Technician licensees without Element 1 credit currently have operating privileges on all amateur frequencies above 30 MHz. Technicians with Element 1 credit (ie, "Tech Plus" licensees) have limited HF privileges on 80, 40, 15 and 10 meters. Under the Part 97 rules the Commission proposed last year in its NPRM in WT Docket 05-235, current Technicians lacking Morse credit after the new rules went into effect would have had to upgrade to General to earn any HF privileges.
Privileges will remain the same for Novice, General, Advanced and Amateur Extra class licensees.
Typically, the effective date of a FCC order comes 30 days after its publication in the Federal Register. If that's the case, the new exam requirement and the revised 80-meter segment for automatically controlled digital stations would likely not go into effect until sometime in February 2007. At the time the rule changes adopted in the R&O are published in the Federal Register, the effective date also will become known (it is included in the Federal Register summary).
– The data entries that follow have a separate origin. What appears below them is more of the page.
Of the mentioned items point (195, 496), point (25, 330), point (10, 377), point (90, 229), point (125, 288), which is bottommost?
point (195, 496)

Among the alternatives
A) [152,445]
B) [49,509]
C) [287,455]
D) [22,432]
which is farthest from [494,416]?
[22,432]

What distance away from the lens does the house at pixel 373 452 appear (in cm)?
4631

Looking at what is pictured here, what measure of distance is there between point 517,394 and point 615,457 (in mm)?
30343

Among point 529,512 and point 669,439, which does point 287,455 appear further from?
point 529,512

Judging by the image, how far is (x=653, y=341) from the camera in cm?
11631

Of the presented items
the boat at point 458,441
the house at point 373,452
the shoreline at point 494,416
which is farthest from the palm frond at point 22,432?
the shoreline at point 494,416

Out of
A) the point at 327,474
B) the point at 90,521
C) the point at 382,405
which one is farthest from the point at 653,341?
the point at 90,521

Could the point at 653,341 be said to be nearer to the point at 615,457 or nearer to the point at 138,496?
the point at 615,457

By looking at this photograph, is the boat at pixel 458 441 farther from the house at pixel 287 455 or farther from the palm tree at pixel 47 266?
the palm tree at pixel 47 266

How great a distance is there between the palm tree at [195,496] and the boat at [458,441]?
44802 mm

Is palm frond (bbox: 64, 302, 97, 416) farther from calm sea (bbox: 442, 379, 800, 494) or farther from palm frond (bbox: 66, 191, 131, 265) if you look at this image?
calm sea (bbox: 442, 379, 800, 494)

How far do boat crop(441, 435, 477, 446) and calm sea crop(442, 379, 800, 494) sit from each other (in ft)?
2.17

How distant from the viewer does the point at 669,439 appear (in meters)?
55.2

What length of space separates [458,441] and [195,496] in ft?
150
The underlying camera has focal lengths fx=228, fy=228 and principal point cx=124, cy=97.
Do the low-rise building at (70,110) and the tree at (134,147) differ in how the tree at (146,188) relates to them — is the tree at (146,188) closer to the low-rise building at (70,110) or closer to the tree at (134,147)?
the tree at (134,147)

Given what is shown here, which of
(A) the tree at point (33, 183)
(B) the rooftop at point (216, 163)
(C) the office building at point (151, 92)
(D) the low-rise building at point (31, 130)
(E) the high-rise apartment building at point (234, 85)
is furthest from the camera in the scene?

In any event, the new rules will not go into effect anytime before they show up in the Federal Register.
The FCC has clarified that there will be no changes in the administration of Amateur Radio examination elements and in granting a Certificate for Successful Completion of Examination (CSCE) for General and Extra class until the new rules go into effect. CSCEs are only valid for examination credit for 365 days from date of issuance; applicants cannot use CSCEs older than that to upgrade. Volunteer Examiner Coordinators (VECs) will handle all upgrades through volunteer examiner teams.
Candidates for General or Amateur Extra testing between now and the effective date of the new rules will still have to pass Element 1 (5 WPM Morse code) to obtain new privileges. Those earning Element 3 or Element 4 credit between now and the effective date of the new rules will receive a CSCE from the VE team. Once the new rules are in place, anyone holding a valid CSCE may apply for an upgrade at an exam session and pay the fee, if any.
The wholesale elimination of a Morse code requirement for all license classes ends a longstanding national and international regulatory tradition in the requirements to gain access to Amateur Radio frequencies below 30 MHz. The first no-code license in the US was the Technician ticket, instituted in 1991. The question of whether or not to drop the Morse requirement altogether has been the subject of often-heated debate over the past several years, but the handwriting has been on the wall -- especially since the FCC instituted an across-the-board 5 WPM Morse requirement effective April 15, 2000, in the most-recent major Amateur Radio licensing restructuring (WT Docket 98-143).
The FCC said the R&O in WT Docket 05-235 will comport with revisions to the international Radio Regulations resulting from the International Telecommunication Union (ITU) World Radiocommunication Conference 2003 (WRC-03). At that gathering, delegates agreed to authorize each country to determine whether or not to require that applicants demonstrate Morse code proficiency in order to qualify for an Amateur Radio license with privileges on frequencies below 30 MHz.
The list of countries dropping the Morse requirement has been growing steadily since WRC-03. A number of countries, including Canada, the UK and several European nations, now no longer require applicants for an Amateur Radio license to pass a Morse code test to gain HF operating privileges. Following WRC-03, the FCC received several petitions for rule making asking it to eliminate the Morse requirement in the US.
The ARRL will provide any additional information on these important Part 97 rule revisions as it becomes available.